→ **Stated problem**:
Rewrite all of the items below, swapping every "camera" for "viewer" and changing nothing else. Leave the pictures out of your answer.

++++++++

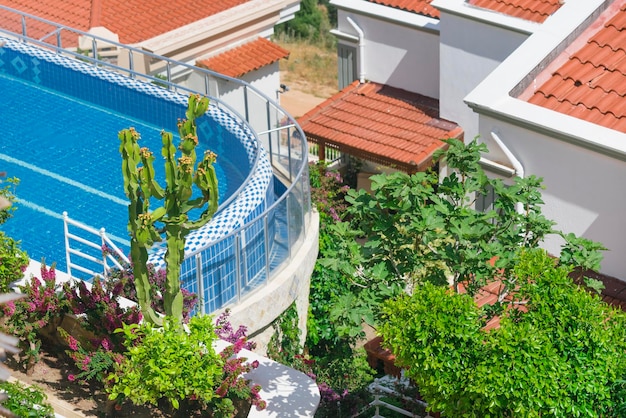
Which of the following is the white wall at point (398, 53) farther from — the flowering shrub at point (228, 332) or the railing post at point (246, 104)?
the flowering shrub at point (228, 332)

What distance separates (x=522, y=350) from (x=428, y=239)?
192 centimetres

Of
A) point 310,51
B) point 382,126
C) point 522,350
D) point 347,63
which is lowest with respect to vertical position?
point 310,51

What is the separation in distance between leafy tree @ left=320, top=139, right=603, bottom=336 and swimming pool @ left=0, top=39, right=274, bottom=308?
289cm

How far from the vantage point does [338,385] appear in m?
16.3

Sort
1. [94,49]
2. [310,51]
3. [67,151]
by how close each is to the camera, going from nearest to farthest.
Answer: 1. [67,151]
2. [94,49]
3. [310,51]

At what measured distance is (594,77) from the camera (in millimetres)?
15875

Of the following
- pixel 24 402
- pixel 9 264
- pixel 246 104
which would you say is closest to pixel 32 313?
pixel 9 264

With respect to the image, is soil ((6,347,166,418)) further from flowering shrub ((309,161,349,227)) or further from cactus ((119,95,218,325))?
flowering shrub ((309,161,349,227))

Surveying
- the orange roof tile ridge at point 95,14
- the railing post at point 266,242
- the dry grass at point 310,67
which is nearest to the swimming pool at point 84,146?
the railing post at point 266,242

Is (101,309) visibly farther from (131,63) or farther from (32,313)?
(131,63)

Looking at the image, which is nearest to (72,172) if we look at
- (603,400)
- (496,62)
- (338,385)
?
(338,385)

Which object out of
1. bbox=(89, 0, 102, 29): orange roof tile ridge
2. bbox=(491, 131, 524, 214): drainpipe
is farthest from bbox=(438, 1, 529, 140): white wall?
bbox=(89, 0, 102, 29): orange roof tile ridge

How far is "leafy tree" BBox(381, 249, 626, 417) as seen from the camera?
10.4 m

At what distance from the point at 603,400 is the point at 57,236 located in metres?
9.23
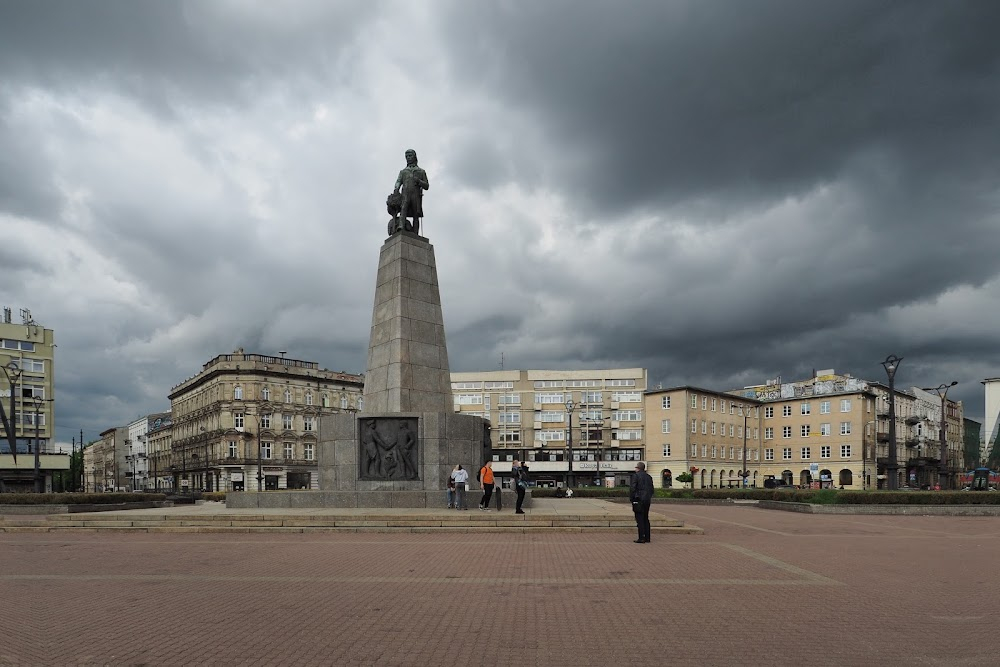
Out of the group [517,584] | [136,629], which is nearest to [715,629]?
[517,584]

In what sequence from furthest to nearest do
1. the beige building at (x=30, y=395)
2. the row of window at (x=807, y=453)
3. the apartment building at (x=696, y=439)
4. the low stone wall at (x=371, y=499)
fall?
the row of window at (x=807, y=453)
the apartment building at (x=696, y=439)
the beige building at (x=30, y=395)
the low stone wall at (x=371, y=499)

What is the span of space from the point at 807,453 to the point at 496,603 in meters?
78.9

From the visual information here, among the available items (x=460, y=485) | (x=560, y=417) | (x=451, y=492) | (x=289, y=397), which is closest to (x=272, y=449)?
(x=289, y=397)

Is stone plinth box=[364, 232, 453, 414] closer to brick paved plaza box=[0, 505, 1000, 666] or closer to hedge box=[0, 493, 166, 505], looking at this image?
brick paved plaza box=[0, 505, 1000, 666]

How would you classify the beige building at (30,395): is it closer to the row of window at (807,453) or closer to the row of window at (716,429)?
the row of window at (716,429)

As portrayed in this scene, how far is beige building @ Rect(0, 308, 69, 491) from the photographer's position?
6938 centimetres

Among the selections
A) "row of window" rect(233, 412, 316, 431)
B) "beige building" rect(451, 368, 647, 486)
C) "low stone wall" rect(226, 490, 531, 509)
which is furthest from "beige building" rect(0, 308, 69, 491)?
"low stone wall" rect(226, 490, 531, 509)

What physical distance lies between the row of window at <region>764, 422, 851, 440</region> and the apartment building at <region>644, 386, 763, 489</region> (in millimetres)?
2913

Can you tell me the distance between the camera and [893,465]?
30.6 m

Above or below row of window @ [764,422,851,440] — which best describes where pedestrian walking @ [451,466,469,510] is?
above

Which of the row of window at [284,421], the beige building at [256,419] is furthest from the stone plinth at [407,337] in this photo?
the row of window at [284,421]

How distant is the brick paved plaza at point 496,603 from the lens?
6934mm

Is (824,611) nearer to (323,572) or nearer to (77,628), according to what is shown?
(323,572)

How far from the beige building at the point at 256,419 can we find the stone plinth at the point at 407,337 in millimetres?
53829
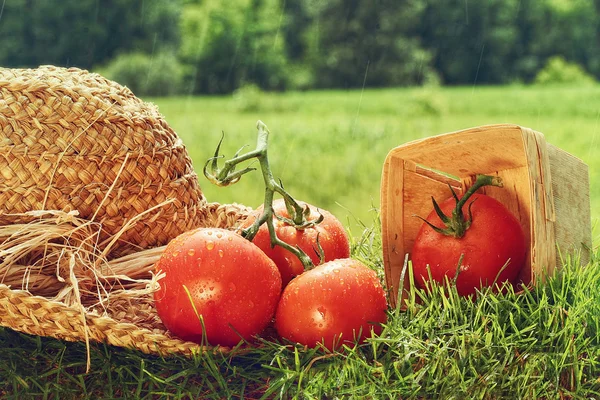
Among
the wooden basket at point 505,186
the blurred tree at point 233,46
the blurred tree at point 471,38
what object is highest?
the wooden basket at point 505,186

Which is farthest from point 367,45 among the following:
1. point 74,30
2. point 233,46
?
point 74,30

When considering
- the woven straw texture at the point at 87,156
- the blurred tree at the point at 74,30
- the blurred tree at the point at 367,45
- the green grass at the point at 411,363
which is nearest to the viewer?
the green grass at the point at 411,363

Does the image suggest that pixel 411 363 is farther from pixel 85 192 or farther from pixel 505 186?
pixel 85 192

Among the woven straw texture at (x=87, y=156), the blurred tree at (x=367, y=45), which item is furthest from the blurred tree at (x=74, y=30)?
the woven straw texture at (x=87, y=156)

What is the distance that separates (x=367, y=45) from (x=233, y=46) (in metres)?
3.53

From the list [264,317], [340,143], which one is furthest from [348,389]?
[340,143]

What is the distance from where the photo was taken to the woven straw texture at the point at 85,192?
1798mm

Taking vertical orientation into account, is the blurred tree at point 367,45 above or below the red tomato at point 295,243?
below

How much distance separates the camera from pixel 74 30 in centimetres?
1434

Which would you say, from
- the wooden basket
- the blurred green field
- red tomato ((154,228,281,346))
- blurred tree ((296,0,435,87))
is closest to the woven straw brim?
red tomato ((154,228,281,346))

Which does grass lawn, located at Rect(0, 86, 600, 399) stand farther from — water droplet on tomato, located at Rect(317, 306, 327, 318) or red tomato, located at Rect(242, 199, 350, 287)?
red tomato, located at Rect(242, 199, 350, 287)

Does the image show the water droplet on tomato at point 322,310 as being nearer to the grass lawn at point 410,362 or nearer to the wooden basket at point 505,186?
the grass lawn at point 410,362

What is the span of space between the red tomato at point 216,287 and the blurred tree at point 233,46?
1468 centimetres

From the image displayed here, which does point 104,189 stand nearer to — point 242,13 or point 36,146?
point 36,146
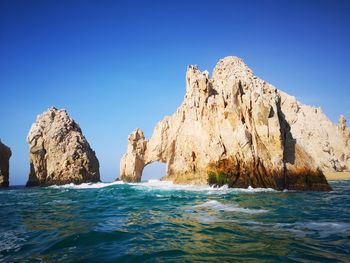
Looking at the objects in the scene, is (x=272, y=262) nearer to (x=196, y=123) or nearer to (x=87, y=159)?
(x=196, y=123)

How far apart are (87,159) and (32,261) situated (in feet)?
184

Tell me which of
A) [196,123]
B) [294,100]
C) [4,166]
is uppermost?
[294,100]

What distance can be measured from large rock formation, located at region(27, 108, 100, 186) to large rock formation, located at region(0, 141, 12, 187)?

++++++++

→ **Exercise response**:
Which of the following is the white wall at point (398, 53) farther from — the flowering shrub at point (228, 332) or the railing post at point (246, 104)?
the flowering shrub at point (228, 332)

What distance separates (x=522, y=350) from (x=428, y=239)?
192 centimetres

Of
A) point 310,51
B) point 382,126
C) point 522,350
D) point 347,63
which is lowest with respect to vertical position?
point 310,51

What is the separation in distance between leafy tree @ left=320, top=139, right=603, bottom=336 and swimming pool @ left=0, top=39, right=274, bottom=308?
289cm

How far from the vantage point does [338,385] appear in m?
16.3

Sort
1. [94,49]
2. [310,51]
3. [67,151]
by how close each is to the viewer, going from nearest to farthest.
Answer: 1. [67,151]
2. [94,49]
3. [310,51]

At what measured distance is (594,77) from the viewer (in millimetres)?
15875

Of the following
- pixel 24 402
- pixel 9 264
- pixel 246 104
which would you say is closest to pixel 32 313?
pixel 9 264

With respect to the image, is soil ((6,347,166,418)) further from flowering shrub ((309,161,349,227)) or further from cactus ((119,95,218,325))?
flowering shrub ((309,161,349,227))

Surveying
- the orange roof tile ridge at point 95,14
- the railing post at point 266,242
- the dry grass at point 310,67
which is nearest to the swimming pool at point 84,146?
the railing post at point 266,242

Is (101,309) visibly farther from (131,63) or farther from (32,313)?
(131,63)

Looking at the image, which is nearest to (72,172) if we look at
- (603,400)
- (496,62)
- (338,385)
?
(338,385)

Which object out of
1. bbox=(89, 0, 102, 29): orange roof tile ridge
2. bbox=(491, 131, 524, 214): drainpipe
is farthest from bbox=(438, 1, 529, 140): white wall?
bbox=(89, 0, 102, 29): orange roof tile ridge

How far is "leafy tree" BBox(381, 249, 626, 417) as seen from the viewer?
10.4 m

At what distance from the point at 603,400 is the point at 57,236 located in metres?
9.23
Out of the group [517,584] | [136,629], which is nearest to [715,629]?
[517,584]

In what sequence from furthest to nearest do
1. the beige building at (x=30, y=395)
2. the row of window at (x=807, y=453)
3. the apartment building at (x=696, y=439)
4. the low stone wall at (x=371, y=499)
fall?
the row of window at (x=807, y=453)
the apartment building at (x=696, y=439)
the beige building at (x=30, y=395)
the low stone wall at (x=371, y=499)

What is the span of space from the point at 807,453 to the point at 496,603 in meters?
78.9

From the visual information here, among the available items (x=460, y=485) | (x=560, y=417) | (x=451, y=492) | (x=289, y=397), which is closest to (x=272, y=449)?
(x=289, y=397)

Is stone plinth box=[364, 232, 453, 414] closer to brick paved plaza box=[0, 505, 1000, 666] or closer to hedge box=[0, 493, 166, 505], looking at this image?
brick paved plaza box=[0, 505, 1000, 666]

How would you classify the beige building at (30,395): is it closer to the row of window at (807,453) or closer to the row of window at (716,429)?
the row of window at (716,429)

As portrayed in this scene, how far is beige building @ Rect(0, 308, 69, 491) from the photographer's position?
6938 centimetres

Among the selections
A) "row of window" rect(233, 412, 316, 431)
B) "beige building" rect(451, 368, 647, 486)
C) "low stone wall" rect(226, 490, 531, 509)
which is furthest from "beige building" rect(0, 308, 69, 491)?
"low stone wall" rect(226, 490, 531, 509)

What physical distance lies between the row of window at <region>764, 422, 851, 440</region> and the apartment building at <region>644, 386, 763, 489</region> (in millimetres)?
2913

Can you tell me the distance between the viewer and [893,465]?
30.6 m

Above or below row of window @ [764,422,851,440] — which best describes where pedestrian walking @ [451,466,469,510] is?
above

Which of the row of window at [284,421], the beige building at [256,419] is furthest from the stone plinth at [407,337] in this photo?
the row of window at [284,421]

How distant is the brick paved plaza at point 496,603 from the lens?
6934mm

Is (824,611) nearer to (323,572) or nearer to (77,628), according to what is shown?
(323,572)

How far from the beige building at the point at 256,419 can we find the stone plinth at the point at 407,337 in millimetres?
53829
Among
the wooden basket at point 505,186
the blurred tree at point 233,46
the blurred tree at point 471,38
what object is highest?
the wooden basket at point 505,186

Which is farthest from point 367,45 among the following:
1. point 74,30
2. point 233,46
?
point 74,30

When considering
- the woven straw texture at the point at 87,156
- the blurred tree at the point at 74,30
- the blurred tree at the point at 367,45
- the green grass at the point at 411,363
which is nearest to the viewer?
the green grass at the point at 411,363

Does the image suggest that pixel 411 363 is farther from pixel 85 192 or farther from pixel 505 186?
pixel 85 192

Among the woven straw texture at (x=87, y=156), the blurred tree at (x=367, y=45), which item is furthest from the blurred tree at (x=74, y=30)?
the woven straw texture at (x=87, y=156)

What is the distance that separates (x=367, y=45) from (x=233, y=46) (in metres)?
3.53

From the list [264,317], [340,143], which one is furthest from [348,389]?
[340,143]

What is the distance from where the photo was taken to the woven straw texture at the point at 85,192?
1798mm

Taking vertical orientation into account, is the blurred tree at point 367,45 above or below the red tomato at point 295,243?
below

How much distance separates the viewer from pixel 74 30 in centimetres?
1434

Which would you say, from
- the wooden basket
- the blurred green field
- red tomato ((154,228,281,346))
- blurred tree ((296,0,435,87))
is closest to the woven straw brim?
red tomato ((154,228,281,346))

Which does grass lawn, located at Rect(0, 86, 600, 399) stand farther from — water droplet on tomato, located at Rect(317, 306, 327, 318) or red tomato, located at Rect(242, 199, 350, 287)?
red tomato, located at Rect(242, 199, 350, 287)

Does the image show the water droplet on tomato at point 322,310 as being nearer to the grass lawn at point 410,362 or nearer to the wooden basket at point 505,186?
the grass lawn at point 410,362

What is the span of space between the red tomato at point 216,287 and the blurred tree at point 233,46?
1468 centimetres

From the image displayed here, which does point 104,189 stand nearer to — point 242,13 or point 36,146?
point 36,146
Looking at the objects in the scene, is (x=272, y=262) nearer to (x=196, y=123) or nearer to (x=87, y=159)?
(x=196, y=123)

How far apart are (87,159) and (32,261) situated (in feet)?
184

Tell me which of
A) [196,123]
B) [294,100]
C) [4,166]
is uppermost?
[294,100]

What distance can be measured from large rock formation, located at region(27, 108, 100, 186) to large rock formation, located at region(0, 141, 12, 187)?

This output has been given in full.